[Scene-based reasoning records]
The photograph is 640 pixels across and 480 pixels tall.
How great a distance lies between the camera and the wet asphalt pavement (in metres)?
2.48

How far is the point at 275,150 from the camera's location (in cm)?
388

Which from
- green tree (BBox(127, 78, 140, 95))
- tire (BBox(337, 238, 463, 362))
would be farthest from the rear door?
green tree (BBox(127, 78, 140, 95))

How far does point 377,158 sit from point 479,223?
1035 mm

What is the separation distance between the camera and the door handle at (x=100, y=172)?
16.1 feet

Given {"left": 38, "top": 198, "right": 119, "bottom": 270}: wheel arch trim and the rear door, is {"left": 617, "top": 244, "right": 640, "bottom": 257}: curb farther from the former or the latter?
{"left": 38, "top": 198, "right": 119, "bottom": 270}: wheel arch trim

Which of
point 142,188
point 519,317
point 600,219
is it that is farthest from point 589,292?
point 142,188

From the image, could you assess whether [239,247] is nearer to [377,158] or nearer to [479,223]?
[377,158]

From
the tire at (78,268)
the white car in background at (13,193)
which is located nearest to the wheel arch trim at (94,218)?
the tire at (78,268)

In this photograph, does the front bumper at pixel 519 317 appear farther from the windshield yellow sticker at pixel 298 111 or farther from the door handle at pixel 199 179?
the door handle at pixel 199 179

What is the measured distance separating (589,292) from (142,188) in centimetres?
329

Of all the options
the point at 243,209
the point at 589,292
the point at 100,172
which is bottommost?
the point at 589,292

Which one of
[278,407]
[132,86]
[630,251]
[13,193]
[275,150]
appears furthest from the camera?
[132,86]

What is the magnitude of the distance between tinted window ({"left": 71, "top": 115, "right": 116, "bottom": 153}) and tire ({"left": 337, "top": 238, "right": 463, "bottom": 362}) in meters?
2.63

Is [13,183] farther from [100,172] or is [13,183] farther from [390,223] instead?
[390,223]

Task requirements:
Rewrite all the items above, swapping "photograph" for "snapshot" everywhere it occurs and leaving everything else unchanged.

Task response:
The snapshot is 640 pixels across and 480 pixels tall.
How great a distance lies between the camera and the wet asphalt pavement (in metres)?
2.48

How far is the point at 275,150 from the camera's location (in cm)?
388

Which from
- green tree (BBox(127, 78, 140, 95))
- tire (BBox(337, 238, 463, 362))
would be farthest from the rear door?
green tree (BBox(127, 78, 140, 95))

How far does point 377,158 sit from point 479,223?
1035 mm

What is the separation distance between the camera and the door handle at (x=100, y=172)?
16.1 feet

Given {"left": 38, "top": 198, "right": 119, "bottom": 270}: wheel arch trim and the rear door, is {"left": 617, "top": 244, "right": 640, "bottom": 257}: curb farther from the former or the latter?
{"left": 38, "top": 198, "right": 119, "bottom": 270}: wheel arch trim

Which of
point 142,188
point 519,317
point 600,219
is it that is farthest from point 589,292?
point 142,188

From the image, could you assess whether [239,247] is nearer to [377,158] or nearer to [479,223]?
[377,158]

From
the tire at (78,268)
the white car in background at (13,193)
which is located nearest to the wheel arch trim at (94,218)?
the tire at (78,268)

In this snapshot, does the front bumper at pixel 519 317 appear farther from the windshield yellow sticker at pixel 298 111 or farther from the door handle at pixel 199 179?
the door handle at pixel 199 179

What is the measured distance separating (589,292) from (142,188) in centimetres?
329

Of all the options
the point at 243,209
the point at 589,292
the point at 100,172
which is bottommost?
the point at 589,292

Which one of
[278,407]
[132,86]
[630,251]
[13,193]
[275,150]
appears furthest from the camera?
[132,86]

What is the magnitude of the distance between tinted window ({"left": 71, "top": 115, "right": 116, "bottom": 153}) and tire ({"left": 337, "top": 238, "right": 463, "bottom": 362}) in meters?
2.63

Is [13,183] farther from [100,172] or is [13,183] farther from [390,223] instead?
[390,223]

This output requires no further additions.